The snack business, with annual sales of $32 billion, operates in high-growth emerging markets with products like Oreo and Lu cookies, Cadbury chocolates and Trident gum.
The North American grocery business, with annual sales of $16 billion, is focused in more mature markets but has high profit margins with products like Kraft and Velveeta cheeses, Maxwell House coffee and Capri Sun drinks.
Analysts also said it could lead to more deal-making by Kraft going forward, with UBS analyst Kaumil Gajrawala speculating that Kraft could try to buy the Frito-Lay snacks business, which Rosenfeld once ran, from PepsiCo Inc.
Maher said there are also opportunities for the grocery business, given the flurry of activity in the sector, which includes the breakups of Sara Lee and Ralcorp Holding.
Both Peltz and Warren Buffett, Kraft’s largest shareholder with a nearly 6 percent stake, support the split, CNBC reported. Neither could be reached by Reuters.
“We are very supportive of management’s decision to execute the Kraft spin-off and have always believed that value would be unlocked by such a separation,” he told Reuters.
Kraft, North America’s largest packaged foods company, also reported higher-than-expected second-quarter earnings and raised its full-year outlook.
Its shares closed down 1.5 percent at $33.78 on the New York Stock Exchange on Thursday. The Dow and the S&P 500 indexes closed down more than 4 percent in the worst sell-off in two years.
Janney Capital Markets analyst Jonathan Feeney estimates the sum of Kraft’s parts could be worth $37 per share, based on a trading multiple of 10.5 times estimated 2012 earnings for the 60 percent of company profit generated by the snacks business, and an 8.5 multiple for the other business.
Feeney said the split made “some sense, but (was) not a game changer.”
“It seems as though everyone is at the break-up game these days,” Bernstein analyst Alexia Howard said in a research note. “We wonder if there is any read across here for companies like Campbell Soup Co or even H.J. Heinz.”
Kraft was advised on the split by Centerview Partners, Evercore Partners and Goldman Sachs.
Kraft reported second-quarter adjusted earnings of 62 cents per share, topping the average analyst estimate of 58 cents, according to Thomson Reuters I/B/E/S.

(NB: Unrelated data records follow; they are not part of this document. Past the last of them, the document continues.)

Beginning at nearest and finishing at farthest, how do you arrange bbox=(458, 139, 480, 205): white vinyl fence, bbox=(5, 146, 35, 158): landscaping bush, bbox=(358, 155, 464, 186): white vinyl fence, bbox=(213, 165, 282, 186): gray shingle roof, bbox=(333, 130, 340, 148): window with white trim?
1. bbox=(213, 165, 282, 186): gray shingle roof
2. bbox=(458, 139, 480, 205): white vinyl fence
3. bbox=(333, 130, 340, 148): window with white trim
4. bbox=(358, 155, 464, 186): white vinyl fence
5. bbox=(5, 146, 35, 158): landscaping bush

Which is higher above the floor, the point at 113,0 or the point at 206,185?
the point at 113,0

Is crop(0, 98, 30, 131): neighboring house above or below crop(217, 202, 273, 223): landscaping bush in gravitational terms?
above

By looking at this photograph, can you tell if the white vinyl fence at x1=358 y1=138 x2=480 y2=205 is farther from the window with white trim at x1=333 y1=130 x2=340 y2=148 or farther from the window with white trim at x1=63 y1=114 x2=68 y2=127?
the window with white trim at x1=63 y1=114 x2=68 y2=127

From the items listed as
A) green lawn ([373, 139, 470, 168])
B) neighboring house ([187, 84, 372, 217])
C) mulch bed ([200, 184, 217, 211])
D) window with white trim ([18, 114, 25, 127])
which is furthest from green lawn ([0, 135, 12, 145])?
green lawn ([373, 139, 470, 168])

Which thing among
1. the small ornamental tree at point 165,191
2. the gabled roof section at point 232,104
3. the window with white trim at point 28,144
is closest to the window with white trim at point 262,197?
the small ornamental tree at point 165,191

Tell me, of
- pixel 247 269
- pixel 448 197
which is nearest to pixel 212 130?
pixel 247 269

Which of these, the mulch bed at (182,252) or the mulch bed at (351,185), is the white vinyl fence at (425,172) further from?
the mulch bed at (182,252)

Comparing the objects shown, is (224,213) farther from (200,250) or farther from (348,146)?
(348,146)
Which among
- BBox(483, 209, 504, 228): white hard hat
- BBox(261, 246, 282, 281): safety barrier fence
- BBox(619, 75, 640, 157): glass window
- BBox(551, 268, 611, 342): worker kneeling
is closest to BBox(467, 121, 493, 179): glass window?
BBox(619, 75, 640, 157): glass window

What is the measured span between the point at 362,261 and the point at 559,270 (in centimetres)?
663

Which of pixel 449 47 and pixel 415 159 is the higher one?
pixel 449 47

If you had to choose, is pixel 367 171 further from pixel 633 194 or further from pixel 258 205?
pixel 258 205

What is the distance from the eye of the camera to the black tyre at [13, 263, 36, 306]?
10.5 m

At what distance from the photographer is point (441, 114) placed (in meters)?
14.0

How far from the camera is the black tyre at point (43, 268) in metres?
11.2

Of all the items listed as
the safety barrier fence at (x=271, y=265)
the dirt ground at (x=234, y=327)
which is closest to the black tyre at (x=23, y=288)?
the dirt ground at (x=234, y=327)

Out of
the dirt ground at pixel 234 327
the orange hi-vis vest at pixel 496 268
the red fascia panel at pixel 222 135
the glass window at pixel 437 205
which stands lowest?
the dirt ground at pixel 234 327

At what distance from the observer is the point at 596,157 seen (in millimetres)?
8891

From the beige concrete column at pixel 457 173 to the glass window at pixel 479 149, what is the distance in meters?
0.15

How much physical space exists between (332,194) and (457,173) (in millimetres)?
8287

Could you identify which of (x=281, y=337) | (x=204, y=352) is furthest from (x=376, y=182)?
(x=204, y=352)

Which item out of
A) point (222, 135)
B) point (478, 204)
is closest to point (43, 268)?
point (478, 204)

Net revenue rose 13.3 percent to $13.9 billion. Organic revenue rose 7.1 percent, with price increases contributing 5.5 percentage points of that rise, and the rest coming from volume and mix of products.
The company said it now expects 2011 operating earnings of at least $2.25 per share and organic revenue growth of at least 5 percent. Its prior forecast called for earnings of at least $2.20 per share and revenue growth of at least 4 percent.
Kraft said it expects costs to rise by a low-teen percentage rate this year due to higher costs for fuel and commodities. It earlier forecast a high-single-digit increase.